БП. Между прошлым и будущим. Книга 1
Шрифт:
Можно, конечно, задаться вопросом: а зачем, собственно, все это — слеты, концерты, а теперь даже отборочные комиссии, предшествующие им? Времени отнимает много, капитал не приносит — да для души! Сохранить же ее цельной не всегда удается нам, попавшим в новый мир, жестокий и не всегда справедливый, обрушивающийся на новичка неожиданно, повседневные заботы, управиться бы с ними — а авторская песня и создателям ее и, так сказать, потребителям в этом помогает. Вот зачем, даже на фоне чудес развлекательной индустрии Запада вообще, и американской в частности, может быть, самой мощной в мире и всеохватывающей, остается жить русская авторская песня.
Исходя из сказанного выше, получается, что Окуджава здесь очень при чем…
Немного
Только в Калифорнии ежегодно проводятся слеты — в Южной и в Северной порознь (и там, и там), число участников близко к тысяче человек. Но и объединенные — общекалифорнийские. В Нью-Йорке — по несколько тысяч человек — и это дважды в год!

• [ВЫДЕРЖКА ИЗ ДАННЫХ]:
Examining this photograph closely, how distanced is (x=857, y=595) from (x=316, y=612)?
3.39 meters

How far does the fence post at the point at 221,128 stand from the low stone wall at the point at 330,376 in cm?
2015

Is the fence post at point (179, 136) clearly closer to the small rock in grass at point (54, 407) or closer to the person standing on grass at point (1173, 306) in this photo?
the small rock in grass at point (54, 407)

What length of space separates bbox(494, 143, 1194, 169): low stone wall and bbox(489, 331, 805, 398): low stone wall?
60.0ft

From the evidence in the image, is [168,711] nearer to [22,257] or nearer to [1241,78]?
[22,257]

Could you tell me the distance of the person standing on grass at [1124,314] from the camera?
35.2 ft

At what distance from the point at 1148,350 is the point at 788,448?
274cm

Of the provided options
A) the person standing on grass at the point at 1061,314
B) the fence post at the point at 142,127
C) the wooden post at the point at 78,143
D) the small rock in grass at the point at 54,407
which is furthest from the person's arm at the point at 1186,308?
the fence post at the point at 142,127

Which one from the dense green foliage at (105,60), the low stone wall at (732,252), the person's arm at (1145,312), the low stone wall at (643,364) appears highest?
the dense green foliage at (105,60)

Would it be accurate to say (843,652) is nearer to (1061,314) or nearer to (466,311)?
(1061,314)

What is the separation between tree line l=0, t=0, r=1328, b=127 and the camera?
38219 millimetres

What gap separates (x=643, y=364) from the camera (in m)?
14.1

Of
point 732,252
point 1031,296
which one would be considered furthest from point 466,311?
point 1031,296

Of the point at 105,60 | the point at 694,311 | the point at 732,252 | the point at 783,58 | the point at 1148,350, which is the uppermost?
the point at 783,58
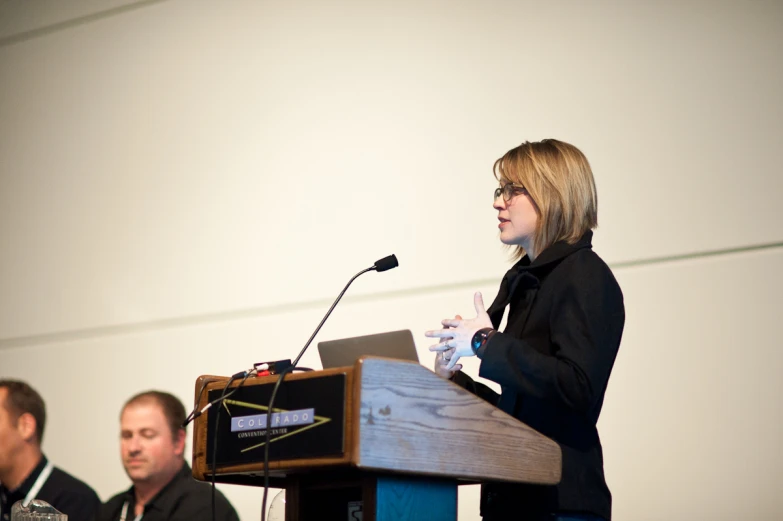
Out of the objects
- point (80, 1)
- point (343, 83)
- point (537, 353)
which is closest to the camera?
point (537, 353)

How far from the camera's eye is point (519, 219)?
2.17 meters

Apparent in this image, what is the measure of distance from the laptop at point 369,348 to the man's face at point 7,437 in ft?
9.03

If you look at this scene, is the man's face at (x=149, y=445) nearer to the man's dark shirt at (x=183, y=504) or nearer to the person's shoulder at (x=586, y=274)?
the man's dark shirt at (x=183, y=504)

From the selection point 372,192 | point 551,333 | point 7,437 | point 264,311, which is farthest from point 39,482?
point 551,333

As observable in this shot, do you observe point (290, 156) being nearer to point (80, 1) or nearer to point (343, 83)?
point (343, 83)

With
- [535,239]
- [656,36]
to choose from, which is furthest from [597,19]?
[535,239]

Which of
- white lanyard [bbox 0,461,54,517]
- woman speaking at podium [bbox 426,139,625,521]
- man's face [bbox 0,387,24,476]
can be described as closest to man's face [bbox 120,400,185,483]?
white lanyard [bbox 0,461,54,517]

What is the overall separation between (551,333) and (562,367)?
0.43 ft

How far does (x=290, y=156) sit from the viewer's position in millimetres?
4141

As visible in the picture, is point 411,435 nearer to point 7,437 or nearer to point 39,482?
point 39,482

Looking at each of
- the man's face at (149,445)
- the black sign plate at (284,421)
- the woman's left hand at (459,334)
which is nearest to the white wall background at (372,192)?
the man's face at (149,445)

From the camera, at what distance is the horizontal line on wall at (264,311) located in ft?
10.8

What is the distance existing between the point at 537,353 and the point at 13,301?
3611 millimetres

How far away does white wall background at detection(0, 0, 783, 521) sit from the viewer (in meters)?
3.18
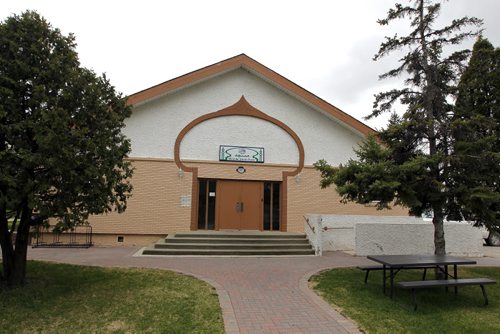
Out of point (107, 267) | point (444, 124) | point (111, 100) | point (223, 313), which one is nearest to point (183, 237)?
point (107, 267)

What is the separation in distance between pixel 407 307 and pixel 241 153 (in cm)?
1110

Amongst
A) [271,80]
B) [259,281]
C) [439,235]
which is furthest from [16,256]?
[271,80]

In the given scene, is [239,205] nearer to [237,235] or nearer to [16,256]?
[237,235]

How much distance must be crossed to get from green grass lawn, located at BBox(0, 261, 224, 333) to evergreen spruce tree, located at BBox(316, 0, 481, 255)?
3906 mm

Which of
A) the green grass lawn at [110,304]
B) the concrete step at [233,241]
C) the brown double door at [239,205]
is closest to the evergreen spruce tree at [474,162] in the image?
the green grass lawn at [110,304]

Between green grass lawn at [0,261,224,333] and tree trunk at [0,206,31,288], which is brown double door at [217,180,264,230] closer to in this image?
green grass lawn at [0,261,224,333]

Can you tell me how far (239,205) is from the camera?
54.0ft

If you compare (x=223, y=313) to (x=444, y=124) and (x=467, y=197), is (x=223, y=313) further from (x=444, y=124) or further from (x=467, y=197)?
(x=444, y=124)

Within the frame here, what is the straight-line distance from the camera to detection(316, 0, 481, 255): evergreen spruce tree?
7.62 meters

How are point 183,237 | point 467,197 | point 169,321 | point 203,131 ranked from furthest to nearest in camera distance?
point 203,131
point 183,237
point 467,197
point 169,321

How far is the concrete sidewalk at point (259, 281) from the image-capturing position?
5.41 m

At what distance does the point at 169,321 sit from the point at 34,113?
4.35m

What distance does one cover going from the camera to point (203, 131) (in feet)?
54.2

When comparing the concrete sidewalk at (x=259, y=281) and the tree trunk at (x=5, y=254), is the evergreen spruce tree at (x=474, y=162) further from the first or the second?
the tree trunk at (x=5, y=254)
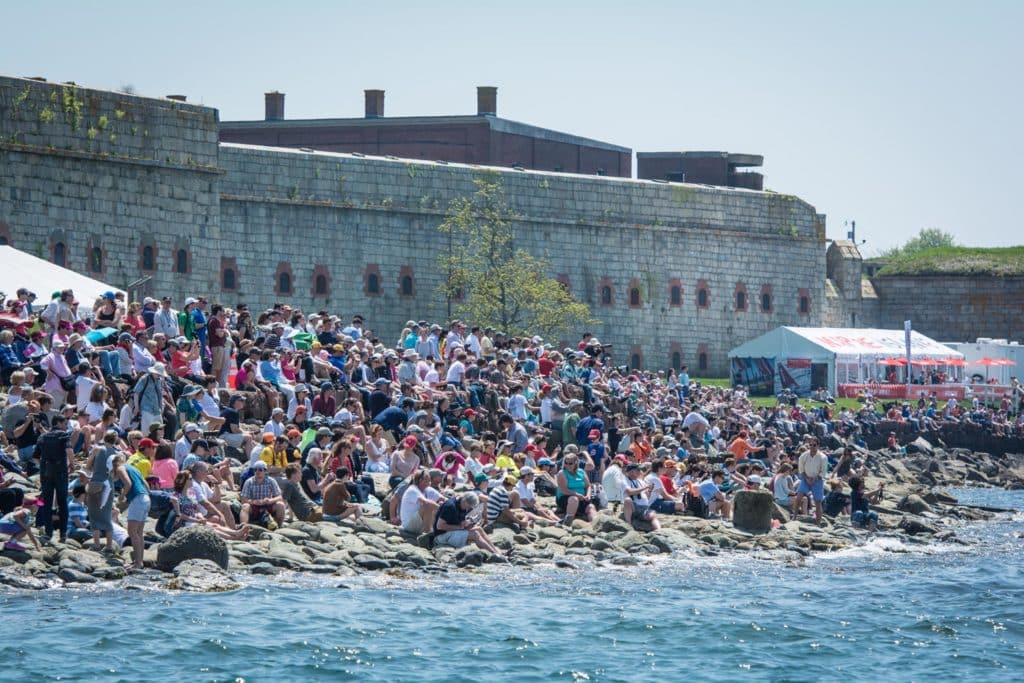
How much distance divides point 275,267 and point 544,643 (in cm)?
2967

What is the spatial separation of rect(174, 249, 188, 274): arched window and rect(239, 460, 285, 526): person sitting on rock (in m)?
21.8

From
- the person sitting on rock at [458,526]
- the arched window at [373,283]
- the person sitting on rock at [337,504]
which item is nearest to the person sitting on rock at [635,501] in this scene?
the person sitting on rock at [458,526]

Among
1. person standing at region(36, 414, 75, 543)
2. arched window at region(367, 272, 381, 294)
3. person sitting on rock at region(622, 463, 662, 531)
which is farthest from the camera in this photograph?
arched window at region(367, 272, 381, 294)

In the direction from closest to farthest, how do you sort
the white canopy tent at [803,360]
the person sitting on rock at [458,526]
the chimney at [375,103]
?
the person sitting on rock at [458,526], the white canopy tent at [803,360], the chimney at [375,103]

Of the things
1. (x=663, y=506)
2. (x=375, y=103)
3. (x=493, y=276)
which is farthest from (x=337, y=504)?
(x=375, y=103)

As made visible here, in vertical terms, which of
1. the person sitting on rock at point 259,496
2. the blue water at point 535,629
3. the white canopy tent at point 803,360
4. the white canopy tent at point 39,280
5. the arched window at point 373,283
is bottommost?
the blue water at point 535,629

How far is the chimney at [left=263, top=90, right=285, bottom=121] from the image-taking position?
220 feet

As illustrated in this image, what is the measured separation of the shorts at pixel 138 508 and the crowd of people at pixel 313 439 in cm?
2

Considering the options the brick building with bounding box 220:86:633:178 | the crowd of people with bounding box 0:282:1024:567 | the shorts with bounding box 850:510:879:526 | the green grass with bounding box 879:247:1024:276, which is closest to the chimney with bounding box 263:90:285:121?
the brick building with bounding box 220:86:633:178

• [ЗАДАНИЕ 1]:
Приведите все строки, где встречается слово «door», с учетом регистра.
• [ЗАДАНИЕ 2]:
Допишите следующую часть текста о русской авторской песне в Америке, начав сразу после его последнего предложения.
Текст и строки никак между собой не связаны.

• [ОТВЕТ 1]:
C) the brown double door at [239,205]
Between green grass lawn at [0,261,224,333] and tree trunk at [0,206,31,288], which is brown double door at [217,180,264,230] closer to in this image?

• [ОТВЕТ 2]:
Сначала туристские песни, альпинистские, песни геологов: в 60-е годы это было как бы продолжением старостуденческих песен. Везде запрещалось, о зале, хоть бы и самом скромном, клубном, и мечтать было нечего, а в экспедициях, у костра — было можно. Сейчас, похоже, этот вид песни перерождается — в лирические, проблемные, философские зарисовки, юмористические — все это происходит и здесь. Конечно, все они разного уровня. Текст может быть облегченный, но смысловая его нагрузка велика — и рождаются простые фразы, и здесь следом за Окуджавой: «Из окон корочкой…».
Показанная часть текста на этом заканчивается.